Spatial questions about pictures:
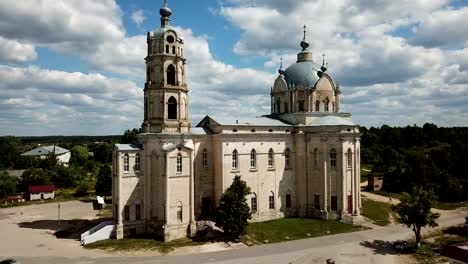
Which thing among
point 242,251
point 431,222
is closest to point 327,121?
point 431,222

---

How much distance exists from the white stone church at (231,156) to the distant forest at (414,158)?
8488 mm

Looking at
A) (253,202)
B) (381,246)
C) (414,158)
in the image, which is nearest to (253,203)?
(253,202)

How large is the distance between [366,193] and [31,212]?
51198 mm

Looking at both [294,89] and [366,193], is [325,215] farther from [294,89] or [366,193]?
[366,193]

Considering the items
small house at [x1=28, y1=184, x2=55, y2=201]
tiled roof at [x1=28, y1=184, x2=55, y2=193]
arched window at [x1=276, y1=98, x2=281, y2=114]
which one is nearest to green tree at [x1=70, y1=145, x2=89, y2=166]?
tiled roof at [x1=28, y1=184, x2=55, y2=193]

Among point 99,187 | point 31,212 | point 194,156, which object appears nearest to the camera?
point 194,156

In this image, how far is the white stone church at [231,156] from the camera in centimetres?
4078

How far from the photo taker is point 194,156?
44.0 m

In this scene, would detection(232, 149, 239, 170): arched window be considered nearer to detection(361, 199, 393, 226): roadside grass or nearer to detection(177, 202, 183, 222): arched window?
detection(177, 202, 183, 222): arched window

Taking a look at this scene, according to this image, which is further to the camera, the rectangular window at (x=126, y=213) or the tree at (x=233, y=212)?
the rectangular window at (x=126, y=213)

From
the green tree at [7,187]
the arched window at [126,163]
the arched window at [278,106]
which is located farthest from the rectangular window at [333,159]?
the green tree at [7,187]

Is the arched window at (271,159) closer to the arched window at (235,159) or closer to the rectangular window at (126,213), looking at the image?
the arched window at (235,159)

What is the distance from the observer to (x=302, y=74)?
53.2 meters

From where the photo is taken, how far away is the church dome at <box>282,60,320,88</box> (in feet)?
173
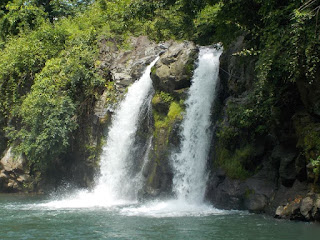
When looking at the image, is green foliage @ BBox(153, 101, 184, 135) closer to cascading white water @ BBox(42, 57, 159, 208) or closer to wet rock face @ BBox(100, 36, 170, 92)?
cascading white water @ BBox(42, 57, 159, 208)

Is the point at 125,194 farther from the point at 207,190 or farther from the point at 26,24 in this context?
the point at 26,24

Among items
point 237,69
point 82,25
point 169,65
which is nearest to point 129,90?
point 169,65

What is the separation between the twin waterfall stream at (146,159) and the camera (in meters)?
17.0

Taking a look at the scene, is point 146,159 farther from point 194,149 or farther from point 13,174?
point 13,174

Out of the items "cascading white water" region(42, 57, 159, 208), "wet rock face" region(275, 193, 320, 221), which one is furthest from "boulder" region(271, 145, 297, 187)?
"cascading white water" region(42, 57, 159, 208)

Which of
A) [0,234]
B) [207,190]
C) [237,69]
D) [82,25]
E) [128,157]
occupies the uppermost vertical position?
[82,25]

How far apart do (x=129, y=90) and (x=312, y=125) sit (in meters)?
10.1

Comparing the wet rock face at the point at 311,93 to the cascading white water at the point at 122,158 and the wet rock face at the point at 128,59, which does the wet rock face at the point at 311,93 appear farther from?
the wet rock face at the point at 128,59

_Task instructions_
Please list every line above that contains the word "church".

_Exercise output_
How much distance exists from the white stone church at (231,156) to the distant forest at (414,158)?
In this image, how far is the white stone church at [231,156] from the camera in centimetres?
From where the photo is taken, how far away is the church dome at <box>282,60,320,88</box> (in feet)?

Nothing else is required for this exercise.